MJ. Semarang – Sidang lanjutan perkara penganiayaan dan kekerasan terhadap calon taruna PIP Semarang, MG, kembali digelar di Pengadilan Negeri (PN) Semarang dengan agenda pembacaan tuntutan Jaksa Penuntut Umum (JPU).
Dalam persidangan ini, JPU menuntut para pelaku yang saat ini ditahan di Rutan Kejaksaan Negeri Semarang dengan hukuman 1 tahun penjara, karena dianggap melanggar Pasal 170 Jo Pasal 351 KUHP. (5/9/24)

Tuntutan ini disampaikan setelah para pelaku didakwa melakukan tindak kekerasan yang menyebabkan luka-luka berat pada korban. Pasal 170 KUHP sendiri mengatur tentang tindak pidana pengeroyokan dengan ancaman hukuman maksimal 5 tahun 6 bulan, yang bisa meningkat hingga 12 tahun penjara jika kekerasan tersebut mengakibatkan kematian. Namun, JPU hanya menuntut hukuman penjara 1 tahun, yang memicu kekecewaan keluarga korban.
Ibu korban, Yk, mengungkapkan rasa kecewanya setelah persidangan usai. “Jujur saya kecewa, bingung, dan tidak percaya atas tuntutan yang disampaikan oleh JPU. Anak saya mengalami luka berat, seperti kencing darah dan trauma psikologis yang berkepanjangan. Pendidikan anak saya terhenti selama 2 tahun, dan impiannya untuk menjadi PNS pun hancur,” ujar Yk dengan sedih.
Yk menekankan bahwa tindakan penganiayaan tersebut telah dilaporkan sebelumnya kepada pimpinan kampus PIP Semarang, namun tidak ada tindakan preventif yang dilakukan.
“Harusnya tuntutannya berbeda-beda, sesuai dengan peran masing-masing, antara yang melakukan penganiayaan, yang merencanakan, dan yang menyuruh. Saya tetap berdoa dan berharap Majelis Hakim bisa memberikan putusan yang adil dan bijaksana, sehingga ada efek jera bagi para pelaku dan hal serupa tidak terjadi lagi di dunia pendidikan,” imbuhnya.

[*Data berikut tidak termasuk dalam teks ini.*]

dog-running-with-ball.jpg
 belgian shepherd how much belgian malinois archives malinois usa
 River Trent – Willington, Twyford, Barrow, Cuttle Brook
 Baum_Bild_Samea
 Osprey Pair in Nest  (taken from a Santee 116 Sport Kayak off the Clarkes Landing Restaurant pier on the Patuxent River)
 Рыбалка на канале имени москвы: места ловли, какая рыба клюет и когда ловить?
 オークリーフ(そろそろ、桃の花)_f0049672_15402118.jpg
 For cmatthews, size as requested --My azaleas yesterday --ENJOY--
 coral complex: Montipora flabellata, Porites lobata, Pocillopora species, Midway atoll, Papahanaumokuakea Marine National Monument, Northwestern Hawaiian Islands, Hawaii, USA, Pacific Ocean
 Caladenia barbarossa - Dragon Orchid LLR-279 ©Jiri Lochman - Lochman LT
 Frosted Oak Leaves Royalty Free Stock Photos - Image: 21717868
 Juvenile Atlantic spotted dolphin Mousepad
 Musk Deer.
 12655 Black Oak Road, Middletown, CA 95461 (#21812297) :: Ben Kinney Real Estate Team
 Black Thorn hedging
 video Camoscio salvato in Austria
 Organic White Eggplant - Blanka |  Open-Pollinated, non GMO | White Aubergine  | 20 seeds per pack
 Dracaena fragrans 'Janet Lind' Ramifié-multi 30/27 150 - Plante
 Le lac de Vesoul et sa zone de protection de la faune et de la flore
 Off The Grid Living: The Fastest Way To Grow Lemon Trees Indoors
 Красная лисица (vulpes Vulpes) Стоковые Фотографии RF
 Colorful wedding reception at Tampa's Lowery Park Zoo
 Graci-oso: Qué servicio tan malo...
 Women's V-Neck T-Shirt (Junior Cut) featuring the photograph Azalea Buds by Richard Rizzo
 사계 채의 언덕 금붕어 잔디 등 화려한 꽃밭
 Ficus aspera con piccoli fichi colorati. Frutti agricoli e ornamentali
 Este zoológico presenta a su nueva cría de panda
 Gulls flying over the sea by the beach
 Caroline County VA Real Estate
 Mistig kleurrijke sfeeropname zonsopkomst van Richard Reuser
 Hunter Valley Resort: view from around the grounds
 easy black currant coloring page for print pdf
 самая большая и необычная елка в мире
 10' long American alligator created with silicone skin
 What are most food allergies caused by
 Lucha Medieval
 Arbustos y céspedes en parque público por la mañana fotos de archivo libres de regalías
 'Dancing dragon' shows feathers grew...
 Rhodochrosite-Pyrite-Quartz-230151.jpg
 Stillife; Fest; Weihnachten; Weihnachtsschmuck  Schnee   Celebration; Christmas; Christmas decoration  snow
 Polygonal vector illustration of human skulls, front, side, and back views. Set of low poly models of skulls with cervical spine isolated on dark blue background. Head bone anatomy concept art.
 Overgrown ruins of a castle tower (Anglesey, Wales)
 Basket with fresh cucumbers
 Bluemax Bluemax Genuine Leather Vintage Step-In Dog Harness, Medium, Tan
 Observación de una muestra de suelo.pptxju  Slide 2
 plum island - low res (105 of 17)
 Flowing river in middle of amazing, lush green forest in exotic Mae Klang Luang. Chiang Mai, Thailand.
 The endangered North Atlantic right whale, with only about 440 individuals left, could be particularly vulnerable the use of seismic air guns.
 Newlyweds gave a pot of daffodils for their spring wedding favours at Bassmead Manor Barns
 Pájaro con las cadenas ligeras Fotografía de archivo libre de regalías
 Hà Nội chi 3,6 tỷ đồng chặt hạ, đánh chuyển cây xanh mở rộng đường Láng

Sementara itu, Ridho, pendamping korban dari Lembaga Bantuan Hukum (LBH) Semarang, juga menyampaikan pendapatnya. “Kami menghormati kinerja JPU, namun kami berharap Majelis Hakim dapat menjatuhkan putusan yang seadil-adilnya. Kami akan terus mengawal jalannya sidang hingga sidang putusan nanti,” ujar Ridho.
Lebih lanjut, Ridho menekankan bahwa hukuman yang setimpal bagi para pelaku sangat penting untuk memberikan efek jera dan mencegah terulangnya kekerasan di lingkungan pendidikan. “Harapan kami adalah para pelaku dihukum sesuai dengan perbuatannya, sehingga dunia pendidikan menjadi tempat yang aman dan bebas dari kekerasan,” pungkasnya.